Both piles went well, and I gradually devised my current system of worm-keeping, in which I add fresh scraps to a bucket without any worms, while the worms process older scraps in another bucket.  When the fresh bucket fills up, the old bucket is pretty well processed, and I hand pick the worms out of the finished compost to throw them in the new bucket. 








At this time I also pick old nails out of the finished compost; they come from the wooden fruit crates I often burn in our fireplace, which is the source of our citrus peel-neutralizing wood ash.

A problem I've had lately, again because of my thoughtlessness, is a fruit fly plague. 



They don't affect the black, almost-done worm compost, but they absolutely flock to and multiply in the fresh scrap bin, which I stupidly haven't been covering.  Fruit flies are the big problem people have to manage in a worm bin.  They aren't actually harmful to anyone or to the compost, but they're kind of gross and annoying when they swarm around every time you open the worm bin.  I have resorted to a new, multi-pronged strategy to control them.  First off, I freeze all food scraps overnight before throwing them on the pile.  This kills any eggs on the fruit peels.  Equally as important, I cover and totally seal the scrap pile whenever I'm not adding new stuff to it.  In my case, I do this with a healthy layer of newspaper atop every new scrap addition (this really doesn't effectively seal the pile, as the flies can crawl through the paper to get to the fruit scraps underneath), and more importantly, I not only cap the pile with an upturned tub, but I put a "caulk" of wood ash around where the tub meets the walls of my worm bin. 

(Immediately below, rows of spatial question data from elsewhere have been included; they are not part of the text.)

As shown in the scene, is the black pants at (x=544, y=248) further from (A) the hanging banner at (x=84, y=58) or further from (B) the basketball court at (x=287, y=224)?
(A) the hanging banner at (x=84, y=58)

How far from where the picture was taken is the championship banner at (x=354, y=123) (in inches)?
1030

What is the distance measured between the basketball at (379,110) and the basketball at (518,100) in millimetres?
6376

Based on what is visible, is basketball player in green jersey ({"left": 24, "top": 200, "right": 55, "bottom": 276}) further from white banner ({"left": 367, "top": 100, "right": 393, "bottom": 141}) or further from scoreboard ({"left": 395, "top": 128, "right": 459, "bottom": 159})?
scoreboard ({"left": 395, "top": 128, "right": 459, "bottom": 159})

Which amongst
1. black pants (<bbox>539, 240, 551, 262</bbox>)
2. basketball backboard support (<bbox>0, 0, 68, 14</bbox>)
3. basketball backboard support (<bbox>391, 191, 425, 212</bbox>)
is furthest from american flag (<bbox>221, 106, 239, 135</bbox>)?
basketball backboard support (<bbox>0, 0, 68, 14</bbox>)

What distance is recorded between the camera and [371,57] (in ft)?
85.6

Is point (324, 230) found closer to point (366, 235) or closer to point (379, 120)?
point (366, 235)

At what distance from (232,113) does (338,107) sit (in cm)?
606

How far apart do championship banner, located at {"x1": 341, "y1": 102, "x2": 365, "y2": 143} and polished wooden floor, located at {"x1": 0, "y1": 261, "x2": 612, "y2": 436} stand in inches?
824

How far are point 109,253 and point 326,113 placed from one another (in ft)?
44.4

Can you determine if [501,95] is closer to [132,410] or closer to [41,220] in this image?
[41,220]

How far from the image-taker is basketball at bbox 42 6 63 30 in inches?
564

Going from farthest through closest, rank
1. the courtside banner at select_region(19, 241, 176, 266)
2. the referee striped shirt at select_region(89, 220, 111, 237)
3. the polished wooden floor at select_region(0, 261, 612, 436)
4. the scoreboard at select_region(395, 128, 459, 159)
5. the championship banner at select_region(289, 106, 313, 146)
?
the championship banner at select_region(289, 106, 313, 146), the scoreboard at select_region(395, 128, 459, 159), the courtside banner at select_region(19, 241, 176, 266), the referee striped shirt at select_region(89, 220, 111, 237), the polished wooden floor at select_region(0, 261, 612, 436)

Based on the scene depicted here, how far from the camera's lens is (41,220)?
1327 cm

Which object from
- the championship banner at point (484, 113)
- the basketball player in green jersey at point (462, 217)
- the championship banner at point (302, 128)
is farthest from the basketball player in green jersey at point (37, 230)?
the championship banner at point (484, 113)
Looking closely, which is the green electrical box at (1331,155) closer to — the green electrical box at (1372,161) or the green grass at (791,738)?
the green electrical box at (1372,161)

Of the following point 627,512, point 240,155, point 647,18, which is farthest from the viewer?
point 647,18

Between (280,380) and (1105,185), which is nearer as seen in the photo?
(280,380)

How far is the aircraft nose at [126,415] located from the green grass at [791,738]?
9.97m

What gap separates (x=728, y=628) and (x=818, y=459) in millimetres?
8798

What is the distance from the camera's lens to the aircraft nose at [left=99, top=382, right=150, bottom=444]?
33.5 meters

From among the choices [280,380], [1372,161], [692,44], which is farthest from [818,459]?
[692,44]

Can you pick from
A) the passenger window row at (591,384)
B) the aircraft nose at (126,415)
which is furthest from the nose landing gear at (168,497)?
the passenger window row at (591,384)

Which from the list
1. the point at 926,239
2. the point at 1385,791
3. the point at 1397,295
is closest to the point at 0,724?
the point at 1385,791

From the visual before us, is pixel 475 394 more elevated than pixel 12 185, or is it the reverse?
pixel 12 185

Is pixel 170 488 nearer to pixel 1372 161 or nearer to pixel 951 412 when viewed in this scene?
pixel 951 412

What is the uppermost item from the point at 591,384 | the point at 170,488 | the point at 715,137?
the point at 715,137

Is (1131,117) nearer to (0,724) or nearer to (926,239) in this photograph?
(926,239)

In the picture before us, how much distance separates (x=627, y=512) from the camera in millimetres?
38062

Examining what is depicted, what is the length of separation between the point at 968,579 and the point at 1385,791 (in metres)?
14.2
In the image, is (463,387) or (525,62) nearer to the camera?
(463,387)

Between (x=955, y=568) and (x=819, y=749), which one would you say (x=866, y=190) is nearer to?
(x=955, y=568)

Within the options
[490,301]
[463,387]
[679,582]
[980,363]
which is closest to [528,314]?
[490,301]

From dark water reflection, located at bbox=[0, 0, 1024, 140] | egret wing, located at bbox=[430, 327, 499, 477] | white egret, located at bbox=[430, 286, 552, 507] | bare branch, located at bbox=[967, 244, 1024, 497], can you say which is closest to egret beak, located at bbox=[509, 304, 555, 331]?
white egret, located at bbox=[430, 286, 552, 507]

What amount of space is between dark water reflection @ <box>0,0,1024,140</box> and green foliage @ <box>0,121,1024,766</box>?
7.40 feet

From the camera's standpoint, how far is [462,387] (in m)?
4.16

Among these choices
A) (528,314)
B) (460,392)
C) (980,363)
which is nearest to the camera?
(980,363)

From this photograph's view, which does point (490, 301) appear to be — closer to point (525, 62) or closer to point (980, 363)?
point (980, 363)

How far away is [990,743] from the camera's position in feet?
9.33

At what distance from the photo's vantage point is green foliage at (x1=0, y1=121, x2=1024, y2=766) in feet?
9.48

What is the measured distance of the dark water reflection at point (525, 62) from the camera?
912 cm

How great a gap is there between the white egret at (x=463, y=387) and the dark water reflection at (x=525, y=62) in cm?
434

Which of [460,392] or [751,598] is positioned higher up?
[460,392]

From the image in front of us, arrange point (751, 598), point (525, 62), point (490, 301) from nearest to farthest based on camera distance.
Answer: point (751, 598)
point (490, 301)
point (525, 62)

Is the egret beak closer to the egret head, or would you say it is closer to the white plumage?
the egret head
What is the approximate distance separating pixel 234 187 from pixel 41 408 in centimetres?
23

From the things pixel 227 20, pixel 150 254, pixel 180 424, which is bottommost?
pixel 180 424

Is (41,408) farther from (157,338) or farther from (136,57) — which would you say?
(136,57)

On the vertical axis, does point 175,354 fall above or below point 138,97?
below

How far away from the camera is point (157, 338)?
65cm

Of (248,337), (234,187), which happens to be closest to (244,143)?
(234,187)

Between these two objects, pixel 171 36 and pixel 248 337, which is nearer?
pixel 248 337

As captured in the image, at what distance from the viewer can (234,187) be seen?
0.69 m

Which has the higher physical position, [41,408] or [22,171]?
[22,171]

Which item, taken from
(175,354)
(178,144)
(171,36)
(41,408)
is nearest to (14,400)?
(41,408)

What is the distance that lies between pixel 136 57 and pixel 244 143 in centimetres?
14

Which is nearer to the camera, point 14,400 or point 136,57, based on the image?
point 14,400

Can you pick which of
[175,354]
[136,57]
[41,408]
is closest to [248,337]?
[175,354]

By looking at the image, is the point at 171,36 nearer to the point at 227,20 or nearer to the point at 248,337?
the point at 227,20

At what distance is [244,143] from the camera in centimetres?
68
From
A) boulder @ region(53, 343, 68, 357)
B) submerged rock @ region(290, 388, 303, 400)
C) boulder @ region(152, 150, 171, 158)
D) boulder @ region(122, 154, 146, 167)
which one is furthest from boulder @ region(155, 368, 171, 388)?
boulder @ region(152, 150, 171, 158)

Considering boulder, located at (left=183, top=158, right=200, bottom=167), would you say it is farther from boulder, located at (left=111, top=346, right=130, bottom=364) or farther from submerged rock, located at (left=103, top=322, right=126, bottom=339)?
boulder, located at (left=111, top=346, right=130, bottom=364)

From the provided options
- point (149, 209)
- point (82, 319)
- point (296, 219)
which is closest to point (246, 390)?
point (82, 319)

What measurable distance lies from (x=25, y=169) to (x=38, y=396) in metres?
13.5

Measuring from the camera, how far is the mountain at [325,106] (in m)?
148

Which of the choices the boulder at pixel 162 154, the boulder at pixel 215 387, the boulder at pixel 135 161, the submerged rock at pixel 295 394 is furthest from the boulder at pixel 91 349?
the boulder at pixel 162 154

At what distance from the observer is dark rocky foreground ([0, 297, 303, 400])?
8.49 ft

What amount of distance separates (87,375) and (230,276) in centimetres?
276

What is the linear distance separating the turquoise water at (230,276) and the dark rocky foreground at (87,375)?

This way no flies can get in or out of the pile.  They would have to crawl through a desiccating, highly basic layer of wood ash to do so.  These measures seem to be preventing further fly multiplication, but I still have to get rid of the existing population.  I have hung up flypaper, and it quickly filled up with swarming flies, desperately seeking the food scraps they smelled but unable to enter the bin and feed there.  Also, as I have taken away their prime food source, some stray flies have wandered down to the kitchen, drawn by the smell of fruit there.  For the time being, I am keeping all fresh food in the fridge, even stuff like oranges and passionfruit that normally doesn't need it.  I hope that in the next week or two I will totally erradicate the fly populace, and then I won't need to be so drastic in hiding food and putting flypaper up everywhere.

So that's how I manage my worms.  It's far from a step-by-step guide for my readers, but I hope you have at least seen how, with little fuss but a fair amount of thought and observation, I have been able to install this worm system in my context, with the materials at hand.  I now throw away no food waste (not even bones or gristle), and my garbage pickup consists in little more than a shopping bag of plastic wrappers and packages every week or so.  Best of all, I have a ready, nutritive growing medium for anything I choose to plant.